Democrats and some Republicans have called for bump stocks to be banned by Congress in the wake of the Las Vegas shooting, but the National Rifle Association and Republican leaders have suggested the ATF should find a way to regulate them instead.

“We think the regulatory fix is the smartest, quickest fix, and I’d frankly like to know how it happened in the first place,” House Speaker Paul Ryan said at a news conference Wednesday.

Some Republicans argued against pursuing more laws and regulations in response to the violence.

“I support the Second Amendment,” Rep. Alex Mooney, R-W.V., said. “I don’t think any more gun control laws are going to affect criminals. They ignore the laws anyway.”

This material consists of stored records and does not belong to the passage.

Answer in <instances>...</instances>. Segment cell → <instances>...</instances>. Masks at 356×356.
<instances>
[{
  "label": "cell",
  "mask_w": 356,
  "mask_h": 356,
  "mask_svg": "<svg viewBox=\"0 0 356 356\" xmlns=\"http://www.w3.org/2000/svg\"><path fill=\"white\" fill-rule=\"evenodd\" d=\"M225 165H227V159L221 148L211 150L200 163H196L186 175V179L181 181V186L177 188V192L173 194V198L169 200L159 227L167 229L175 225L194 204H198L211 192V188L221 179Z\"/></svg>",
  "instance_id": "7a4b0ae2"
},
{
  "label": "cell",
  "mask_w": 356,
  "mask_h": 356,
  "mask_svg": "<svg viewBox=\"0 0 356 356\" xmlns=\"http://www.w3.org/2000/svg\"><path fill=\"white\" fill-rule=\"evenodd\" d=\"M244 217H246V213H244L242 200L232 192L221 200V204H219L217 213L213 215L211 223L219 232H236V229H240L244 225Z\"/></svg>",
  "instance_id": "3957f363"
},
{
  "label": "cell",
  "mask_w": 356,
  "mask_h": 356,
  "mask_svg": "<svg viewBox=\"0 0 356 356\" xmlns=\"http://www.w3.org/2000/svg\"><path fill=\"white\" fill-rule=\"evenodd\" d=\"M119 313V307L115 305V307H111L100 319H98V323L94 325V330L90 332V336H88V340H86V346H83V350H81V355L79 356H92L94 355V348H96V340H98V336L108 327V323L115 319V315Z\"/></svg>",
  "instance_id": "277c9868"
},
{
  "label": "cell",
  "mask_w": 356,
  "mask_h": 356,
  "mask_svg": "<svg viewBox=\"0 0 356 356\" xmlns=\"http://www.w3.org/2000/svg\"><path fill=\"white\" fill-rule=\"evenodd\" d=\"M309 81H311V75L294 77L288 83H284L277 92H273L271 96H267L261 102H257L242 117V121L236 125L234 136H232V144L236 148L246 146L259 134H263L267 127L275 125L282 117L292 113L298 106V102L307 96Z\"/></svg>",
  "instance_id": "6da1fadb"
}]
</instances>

Rep. Mike Turner, R-Ohio, suggested some blame rests on President Barack Obama for the 2010 ATF decision.

“The Obama administration had regulatorily approved the sale of this item. Clearly that was a mistake,” he said.

“I’m not opposed at all to taking a look at the bump stock,” said Rep. Diane Black, R-Tenn., who also pointed a finger at the Obama administration for allowing them to be sold.

Rep. Mike Gallagher, R-Wis., lamented how both sides rapidly retreat to talking points in the gun debate. While he believes no regulation could have prevented the Las Vegas shooting, he also feels it is common sense to restrict access to bump stocks.

“It makes sense to me to regulate that in the same way you regulate an automatic weapon,” he said.

According to Rep. Thomas Massie, R-Ky., the whole bump stock debate is premature. The public still does not know exactly what weapons Paddock had or whether his bump stocks were even effective.

Massie accused Democrats of using the shooting to push unrelated gun control legislation, but he also questioned Speaker Ryan’s position that the ATF should change its interpretation of existing law to address bump stocks.

“I don’t think the ATF or any executive branch should be writing laws or rewriting laws,” he said. If any action is taken, he would prefer it come from Congress.

Rep. Matt Gaetz, R-Fla., said he would like to see what ATF comes up with to prevent misuse of bump stocks and he would not prejudge legislation, but he wants to wait for more information.

“It might be a little bit hasty to suggest within ten days or a week we have some fully cooked legislation that may have unintended consequences,” he said.

Others insisted addressing mental health is the more effective way to prevent mass shootings, if they can be prevented at all.

“Let’s be honest. You’re never going to be able to regulate crazy and stupidity out,” said Rep. Markwayne Mullin, R-Okla. “You just can’t. You can’t understand what’s going through someone’s mind. If they’ve got a will, they’re going to find a way to do it, be it a vehicle or some other device. What we need to do is really dig in and try to understand mental health the best we can.”

Although Rep. Steve Chabot, R-Ohio, also placed emphasis on the mental health component, he signaled openness to regulating or restricting bump stocks.

“I think it’s legitimate that we look at that…. We want to make sure that we minimize the chance that something like this will happen again,” he said.

Rep. Rodney Davis, who was at bat when a gunman opened fire on a congressional baseball practice in June, suggested the discussion needs to move beyond either side’s political agenda and address the full spectrum of issues.

“When the focus is only on one part of solving the problem, we're not going to get to the root cause of what is really causing these mass shootings,” he said.